Think back to your senior year in high school. Do you remember that feeling of euphoria and spirit? Do you remember feeling an intense connection to you school and your classmates? I do. My senior year of high school was the best year of my life! It amazed me how everyone in the class came together, and we had a great time. Although I loved every minute of that year, I was sure that college would be even better. I dreamed of going to a University that I would be loyal to forever. I wanted the kind of connection that makes parents hope their kids will go to the old alma mater. University of Rochester seemed to be that place, or so I thought.

As a graduating senior, I feel a great sadness for this University.
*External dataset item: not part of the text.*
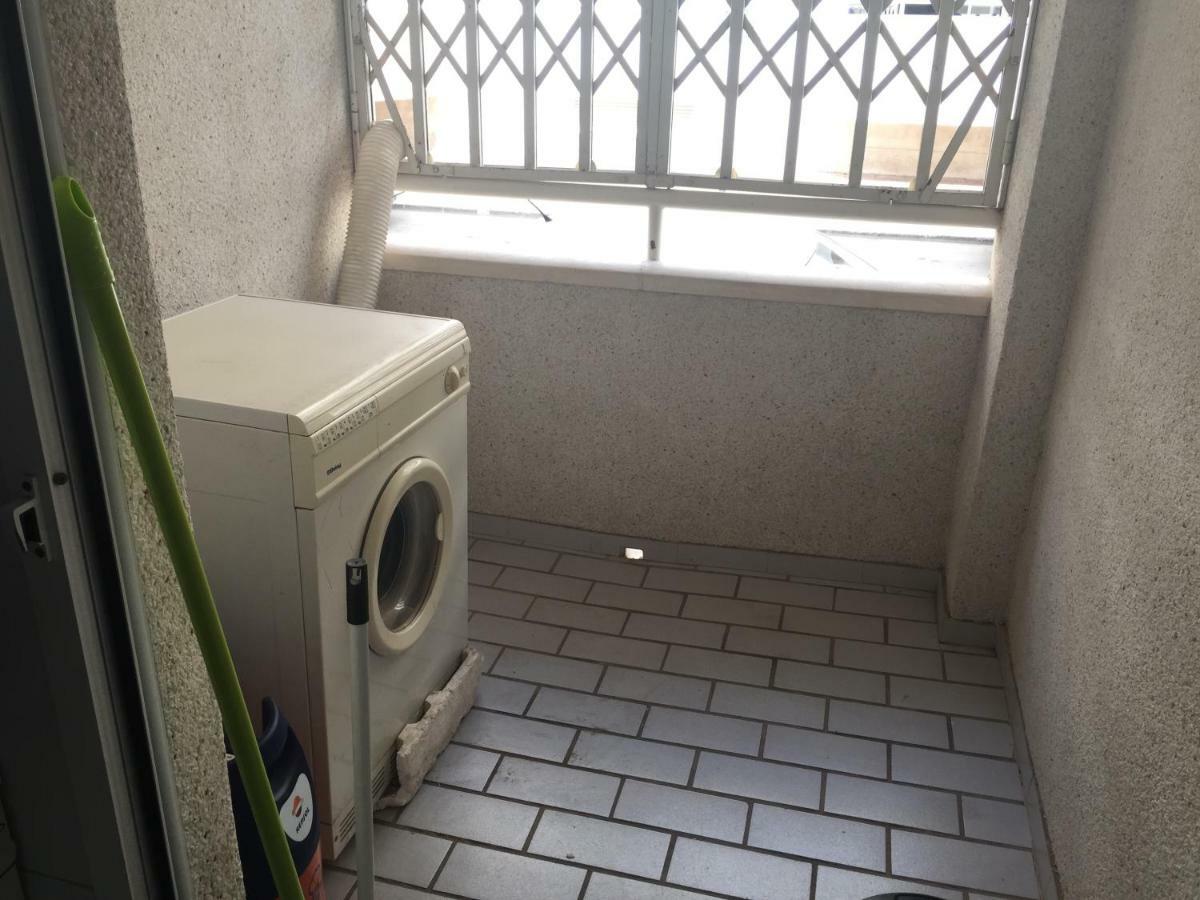 1 Calle Del Mar Apartamento Garrucha Eksteriør billede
Yes, I feel that my college education has been outstanding, but that is not all there is to college. I know that students here do have a good time, but there is no unifying UR experience. It is the quirky traditions that create an instant bond between alumni of the same school. Everybody at Northeastern University recalls rubbing the husky’s nose hoping for good luck on exams. Students from St. Boneventure share stories of the haunted 5th floor in one of the dorms, or following the basketball team’s run in the playoffs. At University of Michigan students run through the campus streets wearing only backpacks! before graduation. At Harvard alums remember having to climb through the window of the library to move between the old and new sections. I’m not saying that UR students should start streaking or ghost hunting, but these traditions and the stories behind them, create a sense of belonging to something greater than yourself.
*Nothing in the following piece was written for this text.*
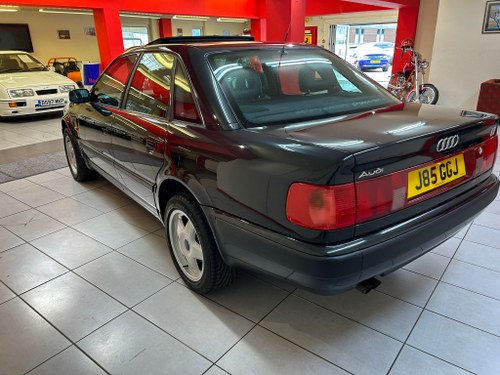 1992 Audi 100 - 3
The University is 150 years old. With all of the events and turmoil that UR has seen, there must be stories of craziness and acomplishment. Those stories and traditions bring people together. At UR there is little interest in following and supporting our sports teams, or participating in events that will foster school spirit. It saddens me to see students that are so intent on getting perfect grades that they forget to live a little along the way. So, my advice to both the students and the administration, get involved in making connections: student to student, administrator to student, student to University, and past to present. Those of you who will be back next year, take the time to look around this beautiful campus and remember the students that came before you(way before you!) and those that will come after you (long after you!), and take a moment to feel that you are a part of a great institution. Then, go back to your dorm room or your apartment or where ever and think of a way to make it better.